Nonoperative treatment

1. No immobilization and early motion

Indications

Relative indications for nonoperative treatment of these fracture patterns are less than 5° of frontal and/or sagittal plane malalignment, and displacement of less than 5–10 mm.

However, even in situations where these criteria are satisfied, operative treatment may still be chosen in the setting of neurovascular injury, compartment syndrome, a multiply injured patient, associated injuries of the limb, etc.

If there is any question about associated ligamentous instability, then further investigations such as MRI can be obtained.

2. Posterior plaster splint

Indications

Seven to ten days of long-leg posterior plaster splinting is indicated, with the knee in 0–20° of flexion as comfort allows. Patients can then be transitioned to a knee immobilizer or hinged knee brace and begin range of motion exercises.

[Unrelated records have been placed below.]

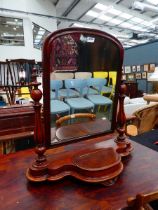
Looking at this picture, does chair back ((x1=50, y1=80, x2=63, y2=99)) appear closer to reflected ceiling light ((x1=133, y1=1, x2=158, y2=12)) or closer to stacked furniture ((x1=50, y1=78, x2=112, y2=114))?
stacked furniture ((x1=50, y1=78, x2=112, y2=114))

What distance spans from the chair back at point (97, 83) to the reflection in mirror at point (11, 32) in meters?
5.62

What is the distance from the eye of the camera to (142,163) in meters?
0.92

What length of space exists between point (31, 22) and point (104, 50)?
19.6 feet

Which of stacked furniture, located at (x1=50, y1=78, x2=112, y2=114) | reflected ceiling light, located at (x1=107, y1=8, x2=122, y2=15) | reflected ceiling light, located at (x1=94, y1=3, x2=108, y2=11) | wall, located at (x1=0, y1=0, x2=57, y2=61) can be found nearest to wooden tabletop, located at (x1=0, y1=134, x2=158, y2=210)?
stacked furniture, located at (x1=50, y1=78, x2=112, y2=114)

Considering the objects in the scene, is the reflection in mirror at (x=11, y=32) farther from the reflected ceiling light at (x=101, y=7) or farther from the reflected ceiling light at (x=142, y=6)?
the reflected ceiling light at (x=142, y=6)

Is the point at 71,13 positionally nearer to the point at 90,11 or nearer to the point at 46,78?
the point at 90,11

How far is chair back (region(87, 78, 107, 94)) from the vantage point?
99 cm

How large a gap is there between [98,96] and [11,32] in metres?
5.76

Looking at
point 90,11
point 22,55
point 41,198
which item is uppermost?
point 90,11

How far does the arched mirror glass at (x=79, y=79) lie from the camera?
0.78 meters

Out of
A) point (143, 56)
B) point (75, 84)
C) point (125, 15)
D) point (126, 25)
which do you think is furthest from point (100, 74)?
point (126, 25)

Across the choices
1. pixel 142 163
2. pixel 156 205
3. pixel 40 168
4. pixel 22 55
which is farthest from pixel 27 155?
pixel 22 55

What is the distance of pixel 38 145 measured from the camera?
81 cm

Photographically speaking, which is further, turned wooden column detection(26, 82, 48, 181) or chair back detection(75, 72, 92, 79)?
chair back detection(75, 72, 92, 79)
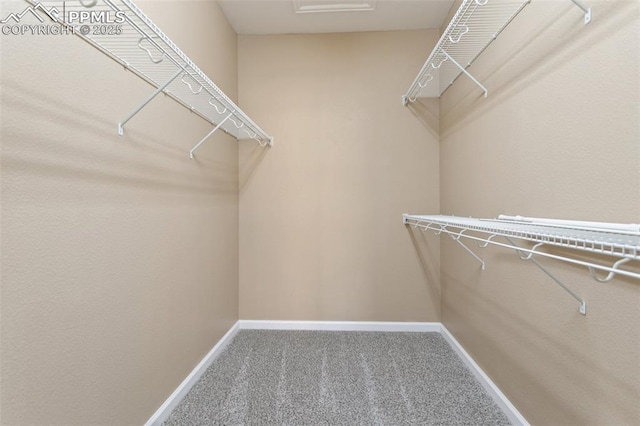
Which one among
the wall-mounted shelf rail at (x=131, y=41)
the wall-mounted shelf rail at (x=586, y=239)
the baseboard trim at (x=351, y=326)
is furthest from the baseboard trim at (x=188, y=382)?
the wall-mounted shelf rail at (x=586, y=239)

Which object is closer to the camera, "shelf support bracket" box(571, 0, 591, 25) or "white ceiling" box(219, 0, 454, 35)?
"shelf support bracket" box(571, 0, 591, 25)

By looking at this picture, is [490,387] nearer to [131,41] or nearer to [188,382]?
[188,382]

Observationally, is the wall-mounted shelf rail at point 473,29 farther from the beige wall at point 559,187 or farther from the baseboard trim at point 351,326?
the baseboard trim at point 351,326

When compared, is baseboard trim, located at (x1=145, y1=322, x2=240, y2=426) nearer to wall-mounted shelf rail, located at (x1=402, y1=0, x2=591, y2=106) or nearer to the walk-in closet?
the walk-in closet

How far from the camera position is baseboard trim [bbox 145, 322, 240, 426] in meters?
1.30

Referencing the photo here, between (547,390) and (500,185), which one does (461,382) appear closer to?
(547,390)

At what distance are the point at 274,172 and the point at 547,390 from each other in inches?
81.9

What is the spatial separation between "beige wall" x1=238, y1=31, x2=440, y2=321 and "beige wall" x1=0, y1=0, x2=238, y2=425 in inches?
30.6

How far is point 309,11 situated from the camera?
210 centimetres

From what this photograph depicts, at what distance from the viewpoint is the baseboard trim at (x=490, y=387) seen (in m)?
1.31

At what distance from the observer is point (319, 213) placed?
7.80 ft
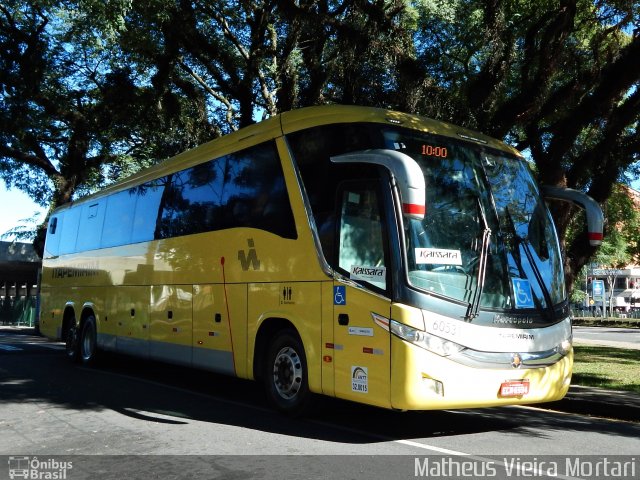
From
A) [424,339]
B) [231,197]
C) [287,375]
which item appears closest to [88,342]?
[231,197]

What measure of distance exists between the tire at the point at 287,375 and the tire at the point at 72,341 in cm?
754

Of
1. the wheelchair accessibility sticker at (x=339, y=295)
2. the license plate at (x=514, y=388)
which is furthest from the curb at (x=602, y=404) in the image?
the wheelchair accessibility sticker at (x=339, y=295)

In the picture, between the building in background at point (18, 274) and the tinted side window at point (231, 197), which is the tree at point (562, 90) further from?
the building in background at point (18, 274)

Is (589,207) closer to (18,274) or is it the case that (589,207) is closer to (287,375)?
(287,375)

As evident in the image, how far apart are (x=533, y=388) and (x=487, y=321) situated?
104cm

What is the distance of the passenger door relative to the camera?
6.66m

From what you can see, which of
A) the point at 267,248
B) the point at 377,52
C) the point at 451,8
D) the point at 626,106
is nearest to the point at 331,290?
the point at 267,248

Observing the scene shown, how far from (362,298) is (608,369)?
28.8ft

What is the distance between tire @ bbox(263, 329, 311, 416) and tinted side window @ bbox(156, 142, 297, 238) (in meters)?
1.38

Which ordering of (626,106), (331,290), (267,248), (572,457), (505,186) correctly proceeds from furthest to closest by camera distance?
(626,106) < (267,248) < (505,186) < (331,290) < (572,457)

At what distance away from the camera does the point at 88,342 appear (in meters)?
13.9

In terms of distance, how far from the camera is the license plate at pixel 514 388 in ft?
22.4

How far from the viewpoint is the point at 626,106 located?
1385 cm

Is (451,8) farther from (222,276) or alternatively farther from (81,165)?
(81,165)
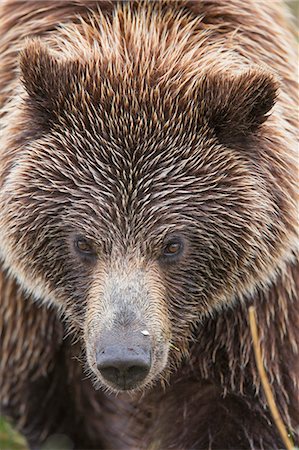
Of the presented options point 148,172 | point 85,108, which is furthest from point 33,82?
point 148,172

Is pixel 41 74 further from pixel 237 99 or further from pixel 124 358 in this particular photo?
pixel 124 358

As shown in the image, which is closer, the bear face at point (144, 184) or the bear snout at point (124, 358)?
the bear snout at point (124, 358)

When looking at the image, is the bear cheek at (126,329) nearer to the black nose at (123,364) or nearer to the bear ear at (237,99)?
the black nose at (123,364)

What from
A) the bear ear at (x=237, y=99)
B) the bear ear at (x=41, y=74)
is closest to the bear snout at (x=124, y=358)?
the bear ear at (x=237, y=99)

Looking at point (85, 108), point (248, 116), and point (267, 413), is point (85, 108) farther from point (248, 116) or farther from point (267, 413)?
point (267, 413)

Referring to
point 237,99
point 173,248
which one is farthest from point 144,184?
point 237,99

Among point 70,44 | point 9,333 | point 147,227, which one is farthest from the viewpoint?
point 9,333
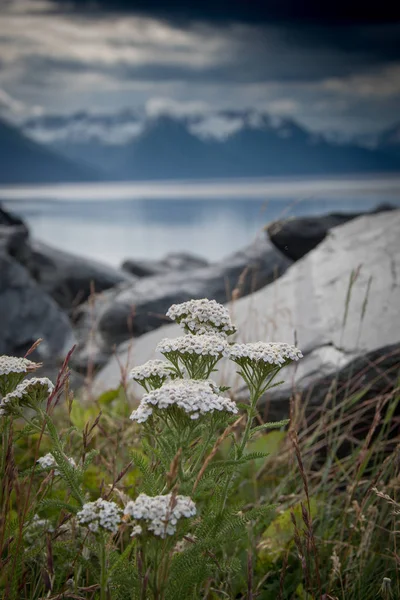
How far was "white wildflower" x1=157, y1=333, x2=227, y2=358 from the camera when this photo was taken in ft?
4.51

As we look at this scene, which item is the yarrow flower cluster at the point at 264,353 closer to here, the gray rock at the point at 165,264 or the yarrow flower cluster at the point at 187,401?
the yarrow flower cluster at the point at 187,401

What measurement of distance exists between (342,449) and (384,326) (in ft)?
2.17

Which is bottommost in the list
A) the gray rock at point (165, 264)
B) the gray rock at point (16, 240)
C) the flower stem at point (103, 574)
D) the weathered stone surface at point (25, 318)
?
the gray rock at point (165, 264)

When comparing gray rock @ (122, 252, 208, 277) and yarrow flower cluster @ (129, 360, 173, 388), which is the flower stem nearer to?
yarrow flower cluster @ (129, 360, 173, 388)

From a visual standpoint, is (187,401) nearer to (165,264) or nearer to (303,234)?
(303,234)

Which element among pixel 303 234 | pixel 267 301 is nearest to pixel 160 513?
pixel 267 301

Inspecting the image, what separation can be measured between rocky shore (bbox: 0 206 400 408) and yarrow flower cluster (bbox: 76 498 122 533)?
110 cm

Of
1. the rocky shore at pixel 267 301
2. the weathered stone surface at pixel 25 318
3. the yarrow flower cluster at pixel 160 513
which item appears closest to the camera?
the yarrow flower cluster at pixel 160 513

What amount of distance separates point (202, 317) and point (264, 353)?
0.71 feet

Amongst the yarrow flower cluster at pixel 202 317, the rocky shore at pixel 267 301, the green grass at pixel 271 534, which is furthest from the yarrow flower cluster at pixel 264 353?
the rocky shore at pixel 267 301

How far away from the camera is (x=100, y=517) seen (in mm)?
1244

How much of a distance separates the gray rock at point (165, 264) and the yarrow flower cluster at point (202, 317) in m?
7.50

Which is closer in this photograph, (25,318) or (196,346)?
(196,346)

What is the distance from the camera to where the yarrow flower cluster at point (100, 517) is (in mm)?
1236
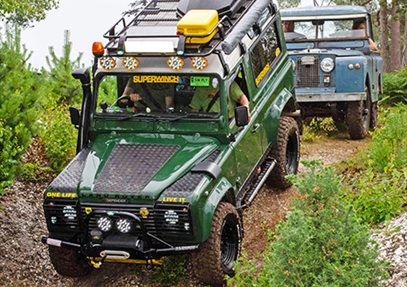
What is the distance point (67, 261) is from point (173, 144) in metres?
1.63

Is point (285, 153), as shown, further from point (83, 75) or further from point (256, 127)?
point (83, 75)

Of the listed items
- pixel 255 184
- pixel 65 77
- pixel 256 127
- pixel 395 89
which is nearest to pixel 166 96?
pixel 256 127

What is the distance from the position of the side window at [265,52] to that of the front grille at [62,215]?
9.62ft

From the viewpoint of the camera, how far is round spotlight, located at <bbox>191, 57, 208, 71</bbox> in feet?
25.9

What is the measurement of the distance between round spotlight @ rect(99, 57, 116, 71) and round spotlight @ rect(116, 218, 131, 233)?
1958 millimetres

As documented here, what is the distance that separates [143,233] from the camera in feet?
23.3

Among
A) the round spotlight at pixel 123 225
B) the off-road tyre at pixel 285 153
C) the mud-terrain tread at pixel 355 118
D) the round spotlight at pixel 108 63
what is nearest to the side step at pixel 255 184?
the off-road tyre at pixel 285 153

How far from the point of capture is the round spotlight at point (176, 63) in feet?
26.1

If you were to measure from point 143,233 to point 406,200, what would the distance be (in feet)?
9.20

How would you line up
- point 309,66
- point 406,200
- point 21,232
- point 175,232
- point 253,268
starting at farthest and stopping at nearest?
1. point 309,66
2. point 21,232
3. point 406,200
4. point 175,232
5. point 253,268

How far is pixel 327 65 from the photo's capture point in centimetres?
1290

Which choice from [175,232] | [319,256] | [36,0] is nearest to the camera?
[319,256]

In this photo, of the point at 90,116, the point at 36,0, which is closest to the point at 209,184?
the point at 90,116

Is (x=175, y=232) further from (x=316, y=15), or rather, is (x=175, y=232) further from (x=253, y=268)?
(x=316, y=15)
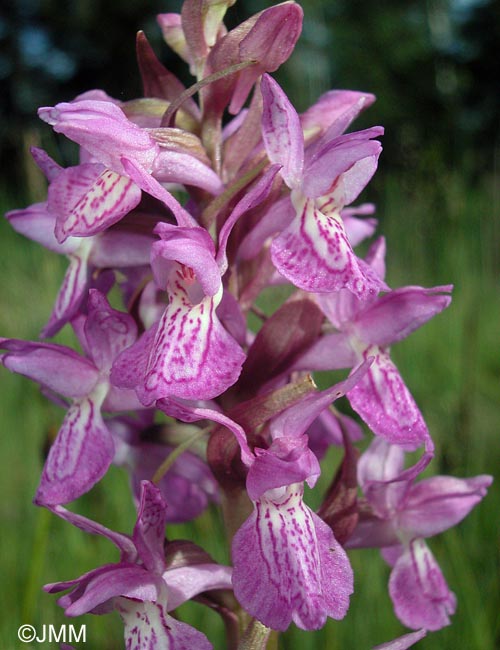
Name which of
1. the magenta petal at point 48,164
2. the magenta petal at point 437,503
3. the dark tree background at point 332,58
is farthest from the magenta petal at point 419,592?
the dark tree background at point 332,58

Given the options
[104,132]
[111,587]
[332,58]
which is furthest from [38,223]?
[332,58]

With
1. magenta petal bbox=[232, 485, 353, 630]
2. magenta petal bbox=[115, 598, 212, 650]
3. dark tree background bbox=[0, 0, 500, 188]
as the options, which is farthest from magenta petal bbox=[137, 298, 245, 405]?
dark tree background bbox=[0, 0, 500, 188]

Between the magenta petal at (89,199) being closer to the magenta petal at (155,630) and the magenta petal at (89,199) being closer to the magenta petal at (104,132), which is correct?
the magenta petal at (104,132)

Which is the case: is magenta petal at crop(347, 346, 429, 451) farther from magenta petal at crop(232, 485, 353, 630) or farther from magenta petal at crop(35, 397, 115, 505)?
magenta petal at crop(35, 397, 115, 505)

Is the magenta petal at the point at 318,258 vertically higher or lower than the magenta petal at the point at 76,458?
higher

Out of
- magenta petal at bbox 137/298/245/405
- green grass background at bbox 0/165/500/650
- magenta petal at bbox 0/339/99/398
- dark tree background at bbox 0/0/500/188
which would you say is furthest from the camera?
dark tree background at bbox 0/0/500/188

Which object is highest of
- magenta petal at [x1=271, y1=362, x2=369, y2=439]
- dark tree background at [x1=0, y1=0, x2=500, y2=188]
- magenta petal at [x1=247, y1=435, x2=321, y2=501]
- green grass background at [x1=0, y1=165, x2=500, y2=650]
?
dark tree background at [x1=0, y1=0, x2=500, y2=188]

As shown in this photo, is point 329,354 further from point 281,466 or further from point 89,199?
point 89,199
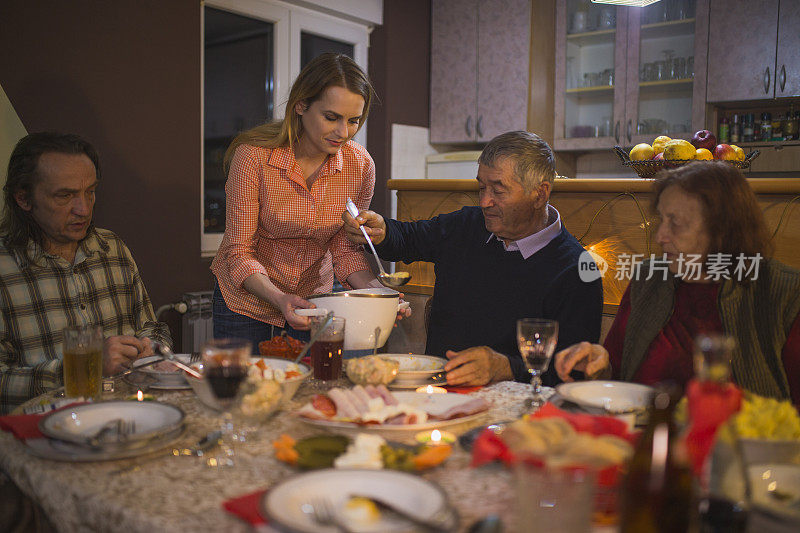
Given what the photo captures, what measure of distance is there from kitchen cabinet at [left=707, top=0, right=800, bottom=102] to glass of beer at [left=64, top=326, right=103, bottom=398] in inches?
163

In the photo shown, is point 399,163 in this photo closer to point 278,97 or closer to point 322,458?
point 278,97

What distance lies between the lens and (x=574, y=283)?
6.31 feet

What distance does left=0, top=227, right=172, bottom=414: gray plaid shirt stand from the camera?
1640 mm

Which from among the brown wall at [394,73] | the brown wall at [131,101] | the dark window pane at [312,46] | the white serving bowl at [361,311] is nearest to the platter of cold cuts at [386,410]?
the white serving bowl at [361,311]

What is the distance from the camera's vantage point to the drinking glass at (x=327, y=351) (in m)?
1.51

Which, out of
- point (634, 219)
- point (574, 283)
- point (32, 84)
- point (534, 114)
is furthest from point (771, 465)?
point (534, 114)

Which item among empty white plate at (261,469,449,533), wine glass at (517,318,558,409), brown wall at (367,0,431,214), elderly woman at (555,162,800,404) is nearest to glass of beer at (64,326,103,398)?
empty white plate at (261,469,449,533)

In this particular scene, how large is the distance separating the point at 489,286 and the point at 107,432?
1.19 m

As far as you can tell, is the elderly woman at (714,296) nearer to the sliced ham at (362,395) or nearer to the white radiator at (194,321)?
the sliced ham at (362,395)

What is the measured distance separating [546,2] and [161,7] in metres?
2.66

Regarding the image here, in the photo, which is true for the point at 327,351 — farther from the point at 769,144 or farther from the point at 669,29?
the point at 669,29

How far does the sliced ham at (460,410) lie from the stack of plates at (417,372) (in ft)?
0.71

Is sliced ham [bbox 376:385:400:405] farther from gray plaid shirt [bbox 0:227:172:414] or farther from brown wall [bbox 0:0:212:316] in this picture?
brown wall [bbox 0:0:212:316]

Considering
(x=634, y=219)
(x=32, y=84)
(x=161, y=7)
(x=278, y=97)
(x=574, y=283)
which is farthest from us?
(x=278, y=97)
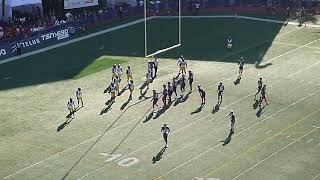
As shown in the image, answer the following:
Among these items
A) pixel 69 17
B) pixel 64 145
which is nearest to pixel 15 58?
pixel 69 17

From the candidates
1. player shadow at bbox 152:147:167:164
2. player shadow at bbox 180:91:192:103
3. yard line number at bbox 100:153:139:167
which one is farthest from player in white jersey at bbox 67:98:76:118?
player shadow at bbox 152:147:167:164

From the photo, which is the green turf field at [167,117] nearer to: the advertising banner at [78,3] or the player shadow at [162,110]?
the player shadow at [162,110]

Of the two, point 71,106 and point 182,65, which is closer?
point 71,106

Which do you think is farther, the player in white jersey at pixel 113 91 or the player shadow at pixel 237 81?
the player shadow at pixel 237 81

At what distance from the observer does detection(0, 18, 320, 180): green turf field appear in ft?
98.0

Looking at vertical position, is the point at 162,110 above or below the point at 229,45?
below

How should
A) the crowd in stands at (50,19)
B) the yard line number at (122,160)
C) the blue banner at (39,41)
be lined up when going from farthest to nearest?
1. the crowd in stands at (50,19)
2. the blue banner at (39,41)
3. the yard line number at (122,160)

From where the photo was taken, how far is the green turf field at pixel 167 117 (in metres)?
29.9

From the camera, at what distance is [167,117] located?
120ft

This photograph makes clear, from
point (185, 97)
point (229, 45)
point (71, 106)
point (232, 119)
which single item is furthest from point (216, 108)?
point (229, 45)

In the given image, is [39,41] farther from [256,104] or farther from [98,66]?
[256,104]

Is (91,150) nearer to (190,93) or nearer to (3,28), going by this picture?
(190,93)

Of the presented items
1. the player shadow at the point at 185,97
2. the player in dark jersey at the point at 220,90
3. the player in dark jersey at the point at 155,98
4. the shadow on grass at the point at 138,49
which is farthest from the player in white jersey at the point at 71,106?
the player in dark jersey at the point at 220,90

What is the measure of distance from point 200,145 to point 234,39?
79.5 feet
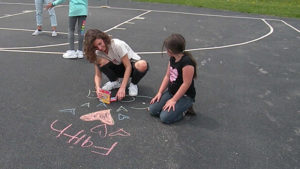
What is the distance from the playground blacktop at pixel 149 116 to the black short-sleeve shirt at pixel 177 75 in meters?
0.34

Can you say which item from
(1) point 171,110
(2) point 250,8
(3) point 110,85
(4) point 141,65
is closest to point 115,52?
(4) point 141,65

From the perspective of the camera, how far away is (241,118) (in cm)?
306

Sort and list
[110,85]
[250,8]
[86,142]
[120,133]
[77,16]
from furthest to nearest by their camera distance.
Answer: [250,8]
[77,16]
[110,85]
[120,133]
[86,142]

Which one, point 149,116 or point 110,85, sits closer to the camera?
point 149,116

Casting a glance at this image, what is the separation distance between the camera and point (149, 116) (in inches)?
120

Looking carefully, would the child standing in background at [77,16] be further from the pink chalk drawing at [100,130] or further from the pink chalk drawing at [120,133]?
the pink chalk drawing at [120,133]

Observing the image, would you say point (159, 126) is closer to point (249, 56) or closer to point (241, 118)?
point (241, 118)

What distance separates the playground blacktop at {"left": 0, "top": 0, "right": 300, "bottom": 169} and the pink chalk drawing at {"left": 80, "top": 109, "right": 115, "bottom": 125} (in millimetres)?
56

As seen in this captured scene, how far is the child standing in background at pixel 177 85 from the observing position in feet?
8.98

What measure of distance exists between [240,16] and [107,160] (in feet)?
32.2

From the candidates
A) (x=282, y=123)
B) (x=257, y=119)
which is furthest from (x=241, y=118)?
(x=282, y=123)

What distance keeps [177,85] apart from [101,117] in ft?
2.97

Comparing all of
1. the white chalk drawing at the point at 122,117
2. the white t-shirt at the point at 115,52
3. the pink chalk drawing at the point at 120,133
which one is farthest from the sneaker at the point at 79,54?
the pink chalk drawing at the point at 120,133

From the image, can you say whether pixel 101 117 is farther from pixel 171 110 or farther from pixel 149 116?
pixel 171 110
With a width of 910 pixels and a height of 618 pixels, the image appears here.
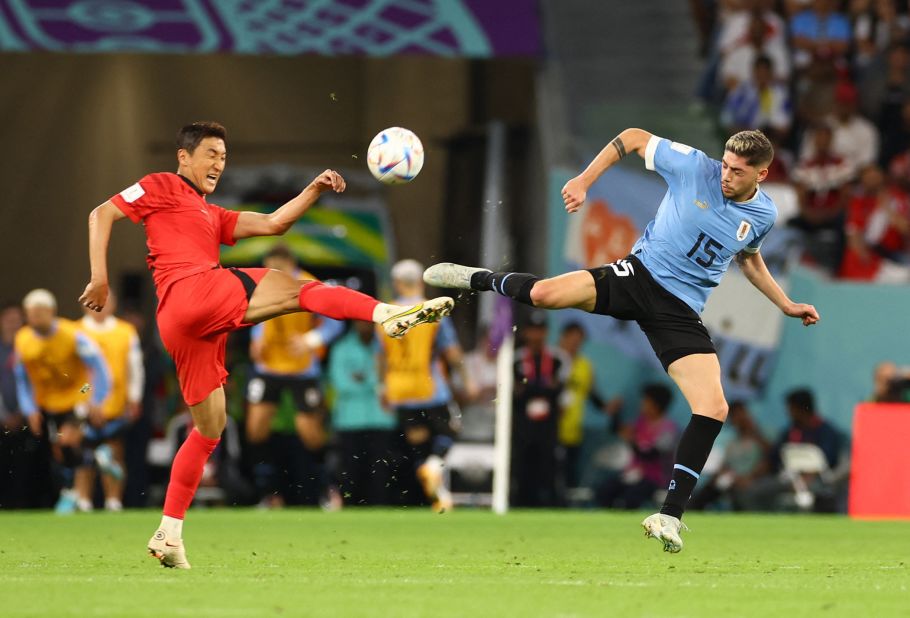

3. Knee immobilizer and hinged fracture brace

Indications

These devices provide relative immobilization of the knee joint, allowing pain relief. Regardless of the device used, patients must be instructed to begin knee range of motion exercises as pain subsides, typically beginning within one to two weeks. During this time, ankle range of motion is to be encouraged, as are quadriceps setting exercises, and straight leg raising. These devices can be used for all fractures as a means of temporary splinting.

Hinged fracture brace
Note: If a hinged brace is not applied appropriately then it will not be effective. A hinged brace is only effective if the hinge is in the axis of the knee joint. Braces tend to migrate distally, limiting knee range of motion. Patient education is critically important for the brace to function optimally.
Hinged fracture brace

4. Aftercare

Patients should take off the immobilizer, or knee brace, for hygiene, quiet time, and range of motion.

Strong consideration for DVT prophylaxis should be considered in both nonoperatively and operatively managed patients.

Aftercare and rehabilitation following nonoperative treatment should be individualized according to the patient, fracture, and local protocol specifics.

Pain and neurovascular status should continue to be monitored, particularly in the immediate post-injury time period. Active motion of the joint should begin within 7–14 days. Full weight bearing is often restricted for 6–8 weeks.

Early weekly radiographic follow-up is indicated to ensure there is no change in alignment.